75% das queixas de racismo praticado por polícias nos últimos dez anos acabaram arquivadas. Apenas 30% das queixas seguiram para o Ministério Público, mas destas nenhuma resultou em condenação.
A notícia é do jornal Público que se baseia num projeto de investigação da Universidade de Coimbra. O estudo COMBAT - O combate ao racismo em Portugal: uma análise de políticas públicas e legislação antidiscriminação, do Centro de Estudos Sociais (CES) da Universidade de Coimbra analisou iniciativas políticas para a integração e legislação anti-discriminação. 20 anos após a entrada em vigor da lei de combate à discriminação racial e da transposição da Directiva Europeia de Igualdade Racial, Silvia Rodríguez Maeso, coordenadora do projeto, afirma que esta é a primeira análise de fundo à aplicação da lei em Portugal.
Para Maeso, estes dados indiciam “práticas institucionais negligentes” e o tão elevado número de arquivamentos e a ausência de condenações deixam os queixosos desprotegidos.
Entre 2006 e 2016 a Comissão pela Igualdade e Contra a Discriminação Racial (CICDR) arquivou 80% dos processos que abriu em sequência de queixas feitas por discriminação na educação, habitação e forças de segurança, diz o Público. Nesse mesmo período, em todas as áreas, a CICDR recebeu 878 queixas mas só 243, 28%, deram origem a processos de contra-ordenação.
O trabalho do estudo COMBAT focou-se sobre as forças de segurança, mas também sobre educação e habitação. Das queixas por discriminação racial praticadas por membros das forças de segurança analisadas no estudo, 48% foram de cidadãos afrodescendentes, 33% de etnia cigana e os restantes de pessoas de outras nacionalidades que não a portuguesa.
Em dez anos, houve uma única condenação registada, mas posteriormente foi impugnada e anulada em Tribunal.
A maioria das queixas apresentadas são contra a PSP (63%), seguindo-se depois a GNR (25%) e os agentes do Serviço de Estrangeiros e Fronteiras (SEF).
É o estudo da Universidade de Coimbra que cita alguns casos paradigmáticos de situações que posteriormente culminam em queixa contra a polícia: o patrulhamento dos bairros considerados “problemáticos, as “rusgas” e revistas e a abordagem policial e o dever de identificação que não é cumprido. Quase 70% das queixas são motivadas pela origem étnico racial dos queixosos, que citam ofensas de base racista ou xenófoba.
Embora o projeto COMBAT se focasse maioritariamente nas queixas, a equipa analisou ainda alguns processos-crime de membros da polícia, tendo concluído que “são poucos os casos em que a discriminação racial faz parte das acusações”.
“De sete decisões judiciais proferidas entre 2000 e 2019 que consultaram, em apenas dois processos há a qualificação por ódio racial na acusação, em nenhum dos casos envolvia o previsto no artigo 240.º do Código Penal”, cita o Público.

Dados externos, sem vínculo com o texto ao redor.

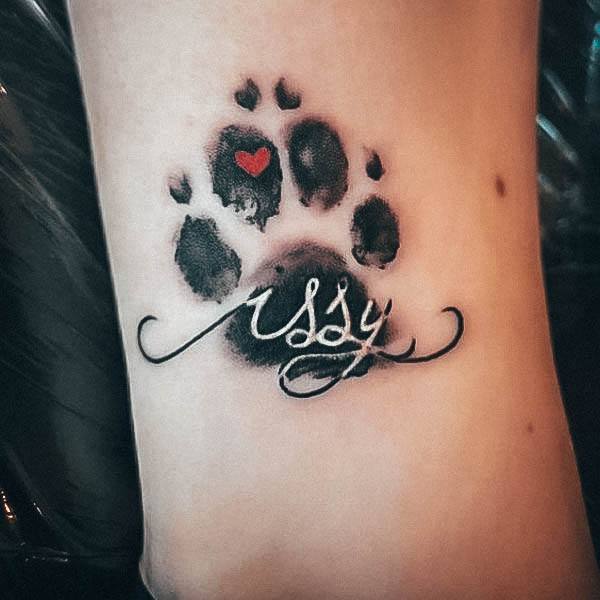 Attractive Girls Tattoo Paw Print Name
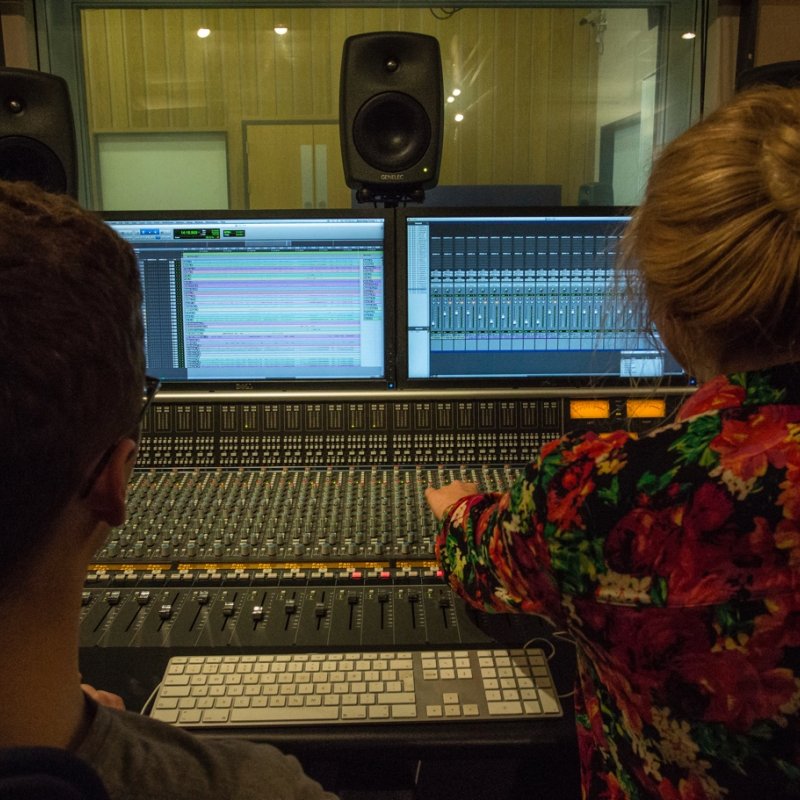 View from behind two students adjusting controls on mixing desk in studio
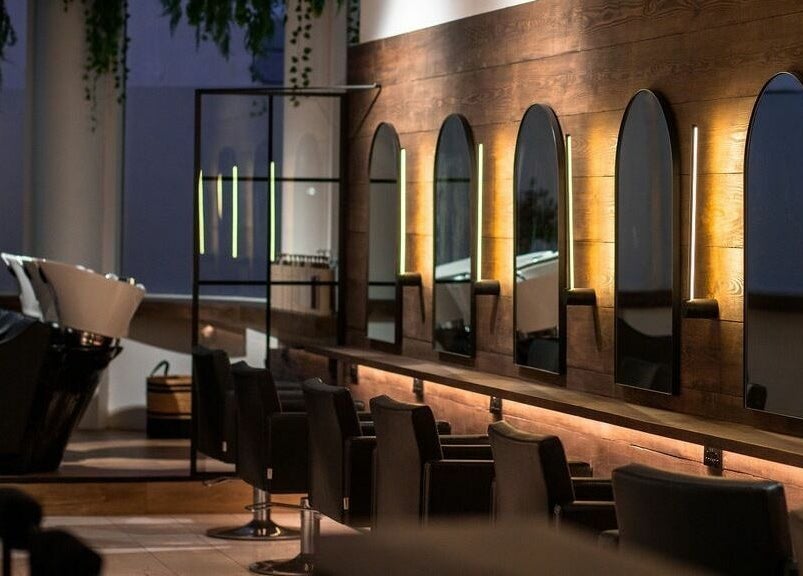 Elegant salon interior at Taylor Cole, Truro, England, GB, featuring stylish mirrors and seating.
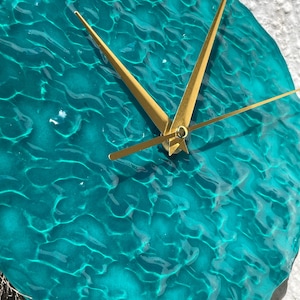 May include: A circular wall clock with a translucent teal face featuring a textured, rippled surface that mimics the appearance of water. The clock has three thin, gold-colored metal hands centered on the face, indicating the time.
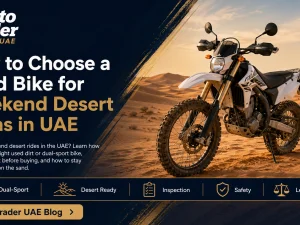 Used dirt bike parked on UAE desert sand at sunset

Os investigadores questionam-se sobre a credibilidade atribuída aos testemunhos de cidadãos afrodescendentes ou de etnia cigana. Segundo a mesma equipa, “na maioria dos casos as agressões e injúrias acabam por ser consideradas como ‘factos não provados’, quando os depoimentos de queixosos e agentes das forças de segurança são confrontados”.
“Os depoimentos dos agentes repetem-se, insistindo na alegada resistência dos cidadãos, no seu comportamento alterado, e por isso concluindo que foi utilizada ‘a força estritamente necessária para efectuar a detenção’ para a realização de uma detenção considerada necessária e proporcional”, referem.
Um dos vários exemplos analisados pela equipa de investigadores foi o de uma perseguição policial a um carro onde seguiam cinco jovens portugueses afrodescendentes. Quando o carro parou, a perseguição continuou a pé a um rapaz de 14 anos. “Os dois caíram para uma vala: quando o jovem se levantou, o agente da PSP disparou na sua direcção tendo-o atingido na cabeça a uma distância de menos de 20 centímetros. O menor foi transportado para o hospital onde acabou por falecer.”
Em declarações à Polícia Judiciária, um dos agentes da PSP envolvido na perseguição justificou a perseguição com a suspeita de que algo “não estava bem com aquela viatura, até porque a mesma também transportava vários indivíduos de origem africana.”
Na avaliação a este caso, a Inspecção Geral da Administração Interna (IGAI) considerou que os agentes revelaram “uma perspicácia e pró-actividade na missão de prevenção criminal” quando perseguiram o carro.